The rapes continued for a long time. She was always blindfolded and told any communication from "Kevin" would be relayed through the father. Eventually Thompson's daughter came to realize "Kevin" was her father.

"She was upset," Orr said. "He apologized for the deception. But not for the rapes. He told the her, 'No one would love her like he did, and he didn't want her to lose her virginity to an a—hole.' "

The sexual abuse continued for years. And Thompson's predilections became even darker, Orr said. The girl was subjected to bondage, beatings and branding. He branded an double "S" for slave on her chest with an iron. He pressed so hard, the letters are hard to decipher. But she showed them to the jury, Orr said.

He forced her to wear a dog collar and crawl after him. Eventually he got her addicted to methamphetamine and prostituted her out to several men while he watched and masturbated, Orr said.

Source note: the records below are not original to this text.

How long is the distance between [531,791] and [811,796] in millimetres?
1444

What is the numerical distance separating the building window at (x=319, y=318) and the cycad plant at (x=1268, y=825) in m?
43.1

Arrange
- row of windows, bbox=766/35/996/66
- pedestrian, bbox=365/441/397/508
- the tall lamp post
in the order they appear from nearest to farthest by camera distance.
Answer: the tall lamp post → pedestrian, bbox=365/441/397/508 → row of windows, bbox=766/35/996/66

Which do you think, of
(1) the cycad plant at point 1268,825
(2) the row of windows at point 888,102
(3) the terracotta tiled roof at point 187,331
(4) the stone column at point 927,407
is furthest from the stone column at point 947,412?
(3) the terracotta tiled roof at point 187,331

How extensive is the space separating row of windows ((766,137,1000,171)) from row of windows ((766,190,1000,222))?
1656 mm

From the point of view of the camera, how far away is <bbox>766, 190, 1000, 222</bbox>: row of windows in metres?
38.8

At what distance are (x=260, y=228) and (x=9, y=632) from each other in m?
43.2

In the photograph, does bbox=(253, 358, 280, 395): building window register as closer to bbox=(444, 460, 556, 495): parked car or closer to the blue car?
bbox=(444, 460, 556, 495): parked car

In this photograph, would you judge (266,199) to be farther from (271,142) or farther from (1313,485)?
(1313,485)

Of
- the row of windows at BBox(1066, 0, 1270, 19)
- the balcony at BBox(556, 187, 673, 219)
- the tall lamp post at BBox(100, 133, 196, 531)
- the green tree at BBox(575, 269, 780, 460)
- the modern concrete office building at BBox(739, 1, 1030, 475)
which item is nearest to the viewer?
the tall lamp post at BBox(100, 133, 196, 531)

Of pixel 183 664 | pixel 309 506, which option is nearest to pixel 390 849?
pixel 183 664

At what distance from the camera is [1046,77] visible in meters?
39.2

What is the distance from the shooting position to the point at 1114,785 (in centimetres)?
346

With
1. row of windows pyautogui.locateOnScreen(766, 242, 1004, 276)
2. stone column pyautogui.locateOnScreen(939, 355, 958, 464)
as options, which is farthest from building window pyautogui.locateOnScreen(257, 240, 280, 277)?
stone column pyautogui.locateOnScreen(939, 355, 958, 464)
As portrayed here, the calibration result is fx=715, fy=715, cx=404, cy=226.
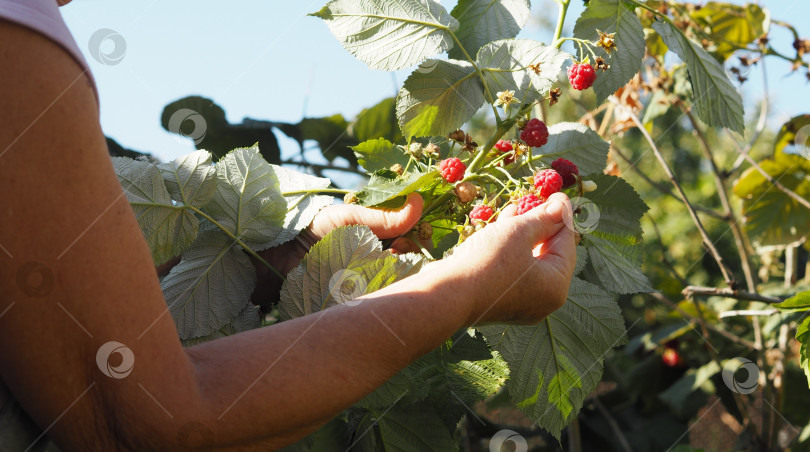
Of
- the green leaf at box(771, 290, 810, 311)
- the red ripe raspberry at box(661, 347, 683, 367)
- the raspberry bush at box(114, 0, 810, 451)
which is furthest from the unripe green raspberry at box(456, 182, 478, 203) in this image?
the red ripe raspberry at box(661, 347, 683, 367)

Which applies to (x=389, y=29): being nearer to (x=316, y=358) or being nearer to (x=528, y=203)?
(x=528, y=203)

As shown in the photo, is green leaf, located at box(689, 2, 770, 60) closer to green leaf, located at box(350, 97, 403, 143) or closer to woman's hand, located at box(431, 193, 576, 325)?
green leaf, located at box(350, 97, 403, 143)

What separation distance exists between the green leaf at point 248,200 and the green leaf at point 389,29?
0.16 metres

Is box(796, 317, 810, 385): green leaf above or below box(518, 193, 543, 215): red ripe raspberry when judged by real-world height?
below

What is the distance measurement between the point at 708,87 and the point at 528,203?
34 centimetres

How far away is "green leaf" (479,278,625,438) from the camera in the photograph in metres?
0.71

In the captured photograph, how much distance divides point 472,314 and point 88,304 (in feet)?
0.85

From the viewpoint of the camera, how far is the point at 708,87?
0.82m

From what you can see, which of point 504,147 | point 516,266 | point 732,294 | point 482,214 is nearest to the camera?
point 516,266

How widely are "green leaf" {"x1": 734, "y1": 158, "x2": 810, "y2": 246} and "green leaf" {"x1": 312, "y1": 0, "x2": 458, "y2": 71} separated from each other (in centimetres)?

The daughter's friend was drawn into Thompson's web of sexual perversion. The second child's father had committed suicide and her mother was dying, he said.

"He knew exactly who to target," Orr said, adding that Thompson would ply the young teens with alcohol and cigarettes, but would attend Alcoholics Anonymous meetings himself.

One night, after returning home from an AA meeting, Thompson realized the girls had been drinking while he wasn't there. He woke the second victim up, put his hand over her mouth and raped her, Orr said.

"The next morning he raped her again. She didn't tell," Orr said.

Thompson continued to sexually abuse the girls. Neither knew the other was being abused because Thompson had them so under his control, Orr said.

The second victim eventually told her story to someone at school. The series of interviews that followed eventually led to Thompson's arrest.

Both victims are now in their early 20s. They each testified on the stand for hours, telling of their experiences before a room filled with strangers, facing direct examination from Orr and a cross-examination from Thompson's defense attorney, Christine Herbert. The young women displayed little emotion while giving their testimony, Orr said.

"It's an uphill battle," Orr said. "Jurors have this notion we'll come in with DNA evidence and a teary-eyed, pig-tailed little girl with red ribbons in her hair. But in the majority of these cases the reporting is years delayed."

A prosecutor's challenge is often not only to build his case, but also to educate the jury about the dynamics of sexual abuse — particularly one that occurs over months and years between an adult and a child, Orr said. Jurors want to know why victims didn't go to authorities immediately, or why they endured the abuse, he said.

"The reasons for delay vary," Orr said. "There is shame, there is fear, there is even sometimes a lack of understanding that something that shouldn't have happened, happened."

Thompson is scheduled for sentencing on Sept. 18 before Judge Tim Barnack on all 26 sexual abuse counts, 14 of which are Measure 11 charges.